■ Text ■
PPT: Adaptive Token Pruning and Pooling for Efficient Vision Transformers

TMLR Paper3025 Authors

19 Jul 2024 (modified: 12 Nov 2024)Rejected by TMLREveryoneRevisionsBibTeXCC BY 4.0
Abstract: Vision Transformers (ViTs) have emerged as powerful models in the field of computer vision, providing superior performance in various vision tasks. However, the high computational complexity poses a significant barrier to practical applications in real-world scenarios. Motivated by the fact that not all tokens contribute equally to the final predictions and fewer tokens bring less computational cost, reducing redundant tokens has become a prevailing paradigm for accelerating vision transformers. However, we argue that it is not optimal to either only reduce inattentive redundancy by token pruning or only reduce duplicative redundancy by token merging. To this end, in this paper, we propose a novel acceleration framework, namely token Pruning & Pooling Transformers (PPT), to adaptively tackle these two types of redundancy in different layers. By heuristically integrating both token pruning and token pooling techniques in ViTs without additional trainable parameters, PPT effectively reduces the complexity of the model while maintaining its predictive accuracy. For example, PPT reduces over 37% FLOPs and improves throughput by over 45% for DeiT-S without any accuracy drop on the ImageNet dataset.
Submission Length: Regular submission (no more than 12 pages of main content)
Changes Since Last Submission: We restructured the literature survey into thematic subsections and updated it with recent works. The preliminaries were revised to include multi-head self-attention (MHSA) with updated equations for multi-head scenarios. We clarified the mathematical notations for token pruning and pooling, including the role of the scale $s$. A new section was added on adapting our method to multi-stage hierarchical architectures (e.g., Swin, PvT). Additionally, we included a discussion on extending the approach to dense prediction tasks and its feasibility as future work.

■ Data below ■
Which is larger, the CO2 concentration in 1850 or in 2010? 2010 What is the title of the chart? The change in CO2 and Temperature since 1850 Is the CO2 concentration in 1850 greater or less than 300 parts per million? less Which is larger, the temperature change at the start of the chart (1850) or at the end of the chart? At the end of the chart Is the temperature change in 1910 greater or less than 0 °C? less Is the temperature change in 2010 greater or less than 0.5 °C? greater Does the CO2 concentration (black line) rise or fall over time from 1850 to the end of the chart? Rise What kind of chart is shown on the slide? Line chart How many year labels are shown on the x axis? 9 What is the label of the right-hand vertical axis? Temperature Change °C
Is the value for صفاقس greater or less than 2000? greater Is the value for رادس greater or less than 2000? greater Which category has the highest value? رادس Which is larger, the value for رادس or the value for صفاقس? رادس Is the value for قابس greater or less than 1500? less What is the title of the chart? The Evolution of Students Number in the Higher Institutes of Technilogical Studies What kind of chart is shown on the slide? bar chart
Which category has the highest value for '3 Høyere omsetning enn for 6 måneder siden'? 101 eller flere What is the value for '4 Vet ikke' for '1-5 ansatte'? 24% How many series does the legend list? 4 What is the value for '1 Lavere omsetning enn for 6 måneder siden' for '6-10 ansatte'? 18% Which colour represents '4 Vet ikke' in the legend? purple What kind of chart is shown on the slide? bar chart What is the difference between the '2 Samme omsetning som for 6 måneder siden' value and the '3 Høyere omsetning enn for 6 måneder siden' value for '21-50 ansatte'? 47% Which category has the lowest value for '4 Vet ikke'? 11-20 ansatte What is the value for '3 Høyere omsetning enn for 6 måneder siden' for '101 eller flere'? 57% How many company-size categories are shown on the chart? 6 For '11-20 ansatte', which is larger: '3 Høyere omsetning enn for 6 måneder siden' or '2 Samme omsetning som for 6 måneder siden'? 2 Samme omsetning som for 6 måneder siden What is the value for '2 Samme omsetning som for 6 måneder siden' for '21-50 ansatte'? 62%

■ Exercise requirements ■
a - According to the PPT submission, by how much does PPT improve throughput for DeiT-S?
b - Reproduce the PPT submission from "Submission Length: Regular" to "as future work.", updating "recent works" to "recent studies".
The lines are not required for this work.

■ Solution set ■
a - By over 45%.

b -
Submission Length: Regular submission (no more than 12 pages of main content)
Changes Since Last Submission: We restructured the literature survey into thematic subsections and updated it with recent studies. The preliminaries were revised to include multi-head self-attention (MHSA) with updated equations for multi-head scenarios. We clarified the mathematical notations for token pruning and pooling, including the role of the scale $s$. A new section was added on adapting our method to multi-stage hierarchical architectures (e.g., Swin, PvT). Additionally, we included a discussion on extending the approach to dense prediction tasks and its feasibility as future work.